Type of Publication: Article in Collected Edition

Automatic online quantification and prioritization of data protection risks

Author(s):
Zmiewski, Sascha Sven; Laufer, Jan; Mann, Zoltán Ádám
Title of Anthology:
Proceedings of the 17th International Conference on Availability, Reliability and Security (ARES)
Publisher:
Association for Computing Machinery (ACM)
Location(s):
Vienna, Austria
Publication Date:
2022
ISBN:
9781450396707
Keywords:
vulnerability, self-adaptation, risk prioritization, risk assessment, data protection
Digital Object Identifier (DOI):
doi:10.1145/3538969.3539005
Talk associated with this publication:
17th International Conference on Availability, Reliability and Security
FoMSESS-Jahrestreffen
Citation:
Download BibTeX

Abstract

Data processing systems operate in increasingly dynamic environments, such as in cloud or edge computing. In such environments, changes at run time can result in the dynamic appearance of data protection vulnerabilities, i.e., configurations in which an attacker could gain unauthorized access to confidential data. An autonomous system can mitigate such vulnerabilities by means of automated self-adaptations. If there are several data protection vulnerabilities at the same time, the system has to decide which ones to address first. In other areas of cybersecurity, risk-based approaches have proven useful for prioritizing where to focus efforts for increasing security. Traditionally, risk assessment is a manual and time-consuming process. On the other hand, addressing run-time risks requires timely decision-making, which in turn necessitates automated risk assessment.
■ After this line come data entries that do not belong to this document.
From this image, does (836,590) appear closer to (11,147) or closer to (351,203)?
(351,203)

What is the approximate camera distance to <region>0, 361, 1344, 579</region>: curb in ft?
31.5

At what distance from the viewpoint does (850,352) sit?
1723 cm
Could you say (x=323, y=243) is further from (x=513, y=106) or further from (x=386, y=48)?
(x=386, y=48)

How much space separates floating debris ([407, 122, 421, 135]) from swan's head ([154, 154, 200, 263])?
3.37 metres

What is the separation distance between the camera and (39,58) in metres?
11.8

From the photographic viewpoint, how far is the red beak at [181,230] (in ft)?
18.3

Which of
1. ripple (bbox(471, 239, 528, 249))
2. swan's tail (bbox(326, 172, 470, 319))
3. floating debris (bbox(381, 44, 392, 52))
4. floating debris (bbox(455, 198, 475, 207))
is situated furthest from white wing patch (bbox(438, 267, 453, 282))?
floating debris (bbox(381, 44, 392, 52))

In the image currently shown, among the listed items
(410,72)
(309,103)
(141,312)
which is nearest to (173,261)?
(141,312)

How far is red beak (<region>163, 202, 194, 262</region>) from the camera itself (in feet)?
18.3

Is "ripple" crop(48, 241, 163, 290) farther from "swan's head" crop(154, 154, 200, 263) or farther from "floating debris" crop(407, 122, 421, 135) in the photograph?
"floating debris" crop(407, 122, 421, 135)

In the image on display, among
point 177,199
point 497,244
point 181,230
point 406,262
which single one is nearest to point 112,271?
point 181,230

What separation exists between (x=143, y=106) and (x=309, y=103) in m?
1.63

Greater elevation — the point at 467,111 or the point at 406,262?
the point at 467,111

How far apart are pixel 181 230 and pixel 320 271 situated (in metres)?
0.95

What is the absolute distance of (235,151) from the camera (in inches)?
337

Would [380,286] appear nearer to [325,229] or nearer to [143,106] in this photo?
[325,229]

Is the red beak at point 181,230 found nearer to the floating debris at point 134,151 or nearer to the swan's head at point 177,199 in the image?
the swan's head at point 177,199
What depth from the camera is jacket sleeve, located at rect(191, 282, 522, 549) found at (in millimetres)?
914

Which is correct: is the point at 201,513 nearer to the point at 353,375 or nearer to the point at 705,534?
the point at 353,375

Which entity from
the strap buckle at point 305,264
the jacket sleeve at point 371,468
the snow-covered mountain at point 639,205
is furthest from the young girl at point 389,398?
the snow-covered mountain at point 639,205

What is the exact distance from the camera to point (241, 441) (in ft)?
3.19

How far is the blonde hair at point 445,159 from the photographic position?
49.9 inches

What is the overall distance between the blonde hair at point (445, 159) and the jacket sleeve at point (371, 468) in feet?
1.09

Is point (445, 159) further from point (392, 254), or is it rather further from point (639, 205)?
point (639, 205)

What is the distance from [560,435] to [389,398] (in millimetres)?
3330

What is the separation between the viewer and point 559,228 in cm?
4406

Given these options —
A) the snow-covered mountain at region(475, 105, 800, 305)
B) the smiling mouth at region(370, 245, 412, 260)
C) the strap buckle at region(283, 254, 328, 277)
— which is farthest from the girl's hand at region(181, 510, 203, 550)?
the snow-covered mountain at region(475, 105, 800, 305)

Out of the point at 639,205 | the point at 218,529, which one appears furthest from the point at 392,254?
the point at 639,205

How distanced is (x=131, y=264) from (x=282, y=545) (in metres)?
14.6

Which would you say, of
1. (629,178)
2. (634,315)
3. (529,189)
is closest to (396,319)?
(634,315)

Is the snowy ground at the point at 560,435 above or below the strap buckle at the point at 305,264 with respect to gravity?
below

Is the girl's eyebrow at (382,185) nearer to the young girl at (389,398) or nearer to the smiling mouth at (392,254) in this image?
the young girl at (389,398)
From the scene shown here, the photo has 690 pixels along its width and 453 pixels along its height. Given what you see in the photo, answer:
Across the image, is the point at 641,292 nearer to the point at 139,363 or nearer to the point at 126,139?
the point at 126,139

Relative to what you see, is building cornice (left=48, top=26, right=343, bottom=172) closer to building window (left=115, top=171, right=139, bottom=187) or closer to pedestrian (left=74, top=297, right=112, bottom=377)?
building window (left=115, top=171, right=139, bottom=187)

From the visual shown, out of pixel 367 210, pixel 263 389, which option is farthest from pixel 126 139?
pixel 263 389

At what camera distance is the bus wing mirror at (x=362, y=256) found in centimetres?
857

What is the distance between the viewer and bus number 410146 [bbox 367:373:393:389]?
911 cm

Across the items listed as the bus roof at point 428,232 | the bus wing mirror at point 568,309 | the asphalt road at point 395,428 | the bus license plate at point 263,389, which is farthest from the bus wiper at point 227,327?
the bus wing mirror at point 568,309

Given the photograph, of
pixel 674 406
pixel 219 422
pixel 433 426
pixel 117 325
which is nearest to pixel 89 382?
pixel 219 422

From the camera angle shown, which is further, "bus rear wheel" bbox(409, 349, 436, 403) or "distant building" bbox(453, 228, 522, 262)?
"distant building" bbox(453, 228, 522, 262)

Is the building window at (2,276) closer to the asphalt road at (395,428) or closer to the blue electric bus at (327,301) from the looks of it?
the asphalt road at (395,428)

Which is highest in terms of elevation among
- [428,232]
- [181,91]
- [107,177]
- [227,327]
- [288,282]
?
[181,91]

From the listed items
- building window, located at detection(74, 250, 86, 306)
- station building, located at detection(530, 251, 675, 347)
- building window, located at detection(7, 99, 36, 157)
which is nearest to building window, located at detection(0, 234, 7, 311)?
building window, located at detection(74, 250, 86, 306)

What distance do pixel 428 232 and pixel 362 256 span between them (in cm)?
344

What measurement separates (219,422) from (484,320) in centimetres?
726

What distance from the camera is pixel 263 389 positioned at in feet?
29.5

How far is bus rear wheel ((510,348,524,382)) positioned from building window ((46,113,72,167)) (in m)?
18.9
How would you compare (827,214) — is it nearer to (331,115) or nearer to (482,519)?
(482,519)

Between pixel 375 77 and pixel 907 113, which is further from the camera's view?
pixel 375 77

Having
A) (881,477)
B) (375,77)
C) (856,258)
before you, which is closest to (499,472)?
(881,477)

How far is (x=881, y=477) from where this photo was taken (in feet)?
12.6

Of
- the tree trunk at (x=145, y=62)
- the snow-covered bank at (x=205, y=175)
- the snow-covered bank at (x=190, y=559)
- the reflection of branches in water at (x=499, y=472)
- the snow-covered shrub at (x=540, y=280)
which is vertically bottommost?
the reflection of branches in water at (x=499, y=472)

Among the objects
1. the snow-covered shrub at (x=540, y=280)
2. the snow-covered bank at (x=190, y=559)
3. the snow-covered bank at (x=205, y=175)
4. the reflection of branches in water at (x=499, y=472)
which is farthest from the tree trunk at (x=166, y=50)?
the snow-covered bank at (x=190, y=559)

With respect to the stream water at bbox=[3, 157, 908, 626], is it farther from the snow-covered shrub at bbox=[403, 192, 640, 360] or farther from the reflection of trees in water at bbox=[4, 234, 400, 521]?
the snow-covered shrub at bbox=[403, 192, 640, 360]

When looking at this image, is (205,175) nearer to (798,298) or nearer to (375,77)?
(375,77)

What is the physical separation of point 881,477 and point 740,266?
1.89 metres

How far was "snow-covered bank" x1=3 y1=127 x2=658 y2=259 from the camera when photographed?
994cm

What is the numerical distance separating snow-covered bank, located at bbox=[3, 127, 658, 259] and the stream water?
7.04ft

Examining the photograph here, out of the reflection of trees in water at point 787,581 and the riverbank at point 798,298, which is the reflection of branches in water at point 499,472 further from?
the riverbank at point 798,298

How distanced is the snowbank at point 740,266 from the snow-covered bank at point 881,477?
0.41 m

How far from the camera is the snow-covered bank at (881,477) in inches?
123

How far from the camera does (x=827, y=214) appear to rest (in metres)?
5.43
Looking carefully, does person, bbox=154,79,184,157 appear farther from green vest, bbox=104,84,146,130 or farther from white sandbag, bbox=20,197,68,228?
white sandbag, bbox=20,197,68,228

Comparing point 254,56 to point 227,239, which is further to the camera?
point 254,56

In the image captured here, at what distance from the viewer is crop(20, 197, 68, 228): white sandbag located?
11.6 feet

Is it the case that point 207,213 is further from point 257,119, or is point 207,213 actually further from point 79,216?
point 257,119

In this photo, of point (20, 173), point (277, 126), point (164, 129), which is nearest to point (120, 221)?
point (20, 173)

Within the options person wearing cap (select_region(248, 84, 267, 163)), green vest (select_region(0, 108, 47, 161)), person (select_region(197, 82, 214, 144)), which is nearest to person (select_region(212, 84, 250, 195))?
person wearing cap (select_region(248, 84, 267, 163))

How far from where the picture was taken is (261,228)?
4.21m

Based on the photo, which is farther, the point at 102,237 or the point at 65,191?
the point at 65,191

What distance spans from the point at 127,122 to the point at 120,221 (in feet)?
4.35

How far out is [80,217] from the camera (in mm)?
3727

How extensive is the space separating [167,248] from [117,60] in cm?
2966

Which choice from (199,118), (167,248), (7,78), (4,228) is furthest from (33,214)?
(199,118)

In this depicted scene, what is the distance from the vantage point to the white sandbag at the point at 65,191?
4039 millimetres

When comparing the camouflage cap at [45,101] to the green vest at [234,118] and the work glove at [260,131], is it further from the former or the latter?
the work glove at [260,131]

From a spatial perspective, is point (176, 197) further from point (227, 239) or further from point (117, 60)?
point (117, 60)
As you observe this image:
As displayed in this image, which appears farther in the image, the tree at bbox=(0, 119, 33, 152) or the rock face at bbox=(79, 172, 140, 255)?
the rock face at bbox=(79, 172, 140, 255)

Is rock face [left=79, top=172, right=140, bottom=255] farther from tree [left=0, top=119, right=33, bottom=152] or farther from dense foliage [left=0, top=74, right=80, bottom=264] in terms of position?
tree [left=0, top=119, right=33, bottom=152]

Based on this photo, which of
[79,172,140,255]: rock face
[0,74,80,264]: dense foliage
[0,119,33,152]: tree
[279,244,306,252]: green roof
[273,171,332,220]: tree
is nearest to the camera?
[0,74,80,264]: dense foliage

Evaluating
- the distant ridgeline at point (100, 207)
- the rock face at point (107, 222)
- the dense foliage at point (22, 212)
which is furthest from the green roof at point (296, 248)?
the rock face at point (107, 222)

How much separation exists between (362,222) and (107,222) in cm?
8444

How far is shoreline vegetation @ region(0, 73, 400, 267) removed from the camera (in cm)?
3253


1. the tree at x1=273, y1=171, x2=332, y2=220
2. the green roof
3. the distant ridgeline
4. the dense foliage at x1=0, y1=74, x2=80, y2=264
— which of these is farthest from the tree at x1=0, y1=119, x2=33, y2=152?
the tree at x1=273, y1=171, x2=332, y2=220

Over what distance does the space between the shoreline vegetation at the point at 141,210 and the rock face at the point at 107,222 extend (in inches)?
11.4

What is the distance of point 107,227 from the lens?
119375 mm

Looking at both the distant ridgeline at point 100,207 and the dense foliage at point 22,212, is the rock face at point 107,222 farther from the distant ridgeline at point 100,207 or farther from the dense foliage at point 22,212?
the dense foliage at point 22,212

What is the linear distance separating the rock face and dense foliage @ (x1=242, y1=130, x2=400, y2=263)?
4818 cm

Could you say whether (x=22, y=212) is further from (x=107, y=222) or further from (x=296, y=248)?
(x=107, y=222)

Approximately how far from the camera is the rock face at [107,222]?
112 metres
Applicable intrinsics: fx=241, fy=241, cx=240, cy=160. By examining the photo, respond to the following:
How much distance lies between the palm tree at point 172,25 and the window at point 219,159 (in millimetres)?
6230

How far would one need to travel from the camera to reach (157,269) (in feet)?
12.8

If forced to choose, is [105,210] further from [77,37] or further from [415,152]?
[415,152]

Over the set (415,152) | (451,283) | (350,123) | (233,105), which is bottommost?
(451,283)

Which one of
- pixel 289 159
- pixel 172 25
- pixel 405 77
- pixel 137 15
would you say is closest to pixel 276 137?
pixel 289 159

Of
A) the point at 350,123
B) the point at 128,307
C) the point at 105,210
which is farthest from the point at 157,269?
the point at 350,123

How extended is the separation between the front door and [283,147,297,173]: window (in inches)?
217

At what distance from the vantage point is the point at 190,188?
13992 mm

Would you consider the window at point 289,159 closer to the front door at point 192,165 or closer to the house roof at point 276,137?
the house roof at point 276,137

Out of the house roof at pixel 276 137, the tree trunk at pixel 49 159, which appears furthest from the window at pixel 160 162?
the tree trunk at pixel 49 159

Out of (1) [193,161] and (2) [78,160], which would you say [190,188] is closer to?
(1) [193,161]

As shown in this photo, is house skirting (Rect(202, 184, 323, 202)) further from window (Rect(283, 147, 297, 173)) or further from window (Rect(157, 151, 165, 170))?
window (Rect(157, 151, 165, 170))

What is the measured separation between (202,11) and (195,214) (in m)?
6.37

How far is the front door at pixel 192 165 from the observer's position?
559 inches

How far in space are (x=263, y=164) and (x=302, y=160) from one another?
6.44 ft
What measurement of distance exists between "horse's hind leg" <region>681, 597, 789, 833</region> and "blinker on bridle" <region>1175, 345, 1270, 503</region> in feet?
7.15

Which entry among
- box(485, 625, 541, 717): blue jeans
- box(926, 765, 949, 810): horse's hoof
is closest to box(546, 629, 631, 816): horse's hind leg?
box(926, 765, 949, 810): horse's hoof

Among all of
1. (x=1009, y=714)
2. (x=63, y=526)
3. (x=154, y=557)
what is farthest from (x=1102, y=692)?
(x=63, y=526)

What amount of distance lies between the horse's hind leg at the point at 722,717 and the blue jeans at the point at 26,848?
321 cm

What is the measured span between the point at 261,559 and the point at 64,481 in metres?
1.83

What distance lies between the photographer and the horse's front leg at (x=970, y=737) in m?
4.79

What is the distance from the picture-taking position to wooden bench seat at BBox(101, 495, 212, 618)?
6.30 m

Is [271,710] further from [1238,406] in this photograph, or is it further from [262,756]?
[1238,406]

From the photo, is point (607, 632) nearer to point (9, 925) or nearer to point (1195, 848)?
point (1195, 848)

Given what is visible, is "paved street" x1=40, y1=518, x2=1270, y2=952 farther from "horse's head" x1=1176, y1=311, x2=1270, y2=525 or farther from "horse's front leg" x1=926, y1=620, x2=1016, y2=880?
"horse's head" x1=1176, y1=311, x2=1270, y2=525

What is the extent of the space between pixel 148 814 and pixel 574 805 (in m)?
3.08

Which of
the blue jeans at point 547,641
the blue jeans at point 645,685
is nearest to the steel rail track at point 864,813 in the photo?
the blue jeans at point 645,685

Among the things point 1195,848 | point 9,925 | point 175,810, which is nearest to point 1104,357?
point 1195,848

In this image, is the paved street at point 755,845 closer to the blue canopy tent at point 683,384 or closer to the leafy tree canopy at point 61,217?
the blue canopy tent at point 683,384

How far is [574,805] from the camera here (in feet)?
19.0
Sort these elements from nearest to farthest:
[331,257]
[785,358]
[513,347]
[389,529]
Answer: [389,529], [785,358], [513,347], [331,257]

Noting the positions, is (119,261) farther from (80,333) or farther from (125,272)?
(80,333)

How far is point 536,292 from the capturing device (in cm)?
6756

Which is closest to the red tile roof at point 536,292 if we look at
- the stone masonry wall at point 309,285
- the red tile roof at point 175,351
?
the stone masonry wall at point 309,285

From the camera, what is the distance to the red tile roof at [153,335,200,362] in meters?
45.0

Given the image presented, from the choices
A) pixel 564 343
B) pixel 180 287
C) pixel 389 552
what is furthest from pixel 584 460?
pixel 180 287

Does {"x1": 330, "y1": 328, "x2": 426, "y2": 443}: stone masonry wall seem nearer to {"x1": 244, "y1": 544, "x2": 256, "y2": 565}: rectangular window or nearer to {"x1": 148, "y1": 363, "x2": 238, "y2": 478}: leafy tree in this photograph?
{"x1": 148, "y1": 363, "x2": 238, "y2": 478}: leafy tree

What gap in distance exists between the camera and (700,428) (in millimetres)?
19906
In this paper, we propose a mathematical model for quantifying data protection risks at run time. This model accounts for the specific properties of data protection risks, such as the time it takes to exploit a data protection vulnerability and the damage caused by such exploitation. Using this risk quantification, our approach can make, in an automated process, sound decisions on prioritizing data protection vulnerabilities dynamically. Experimental results show that our risk prioritization method leads to a reduction of up to 15.8% in the damage caused by data protection vulnerabilities.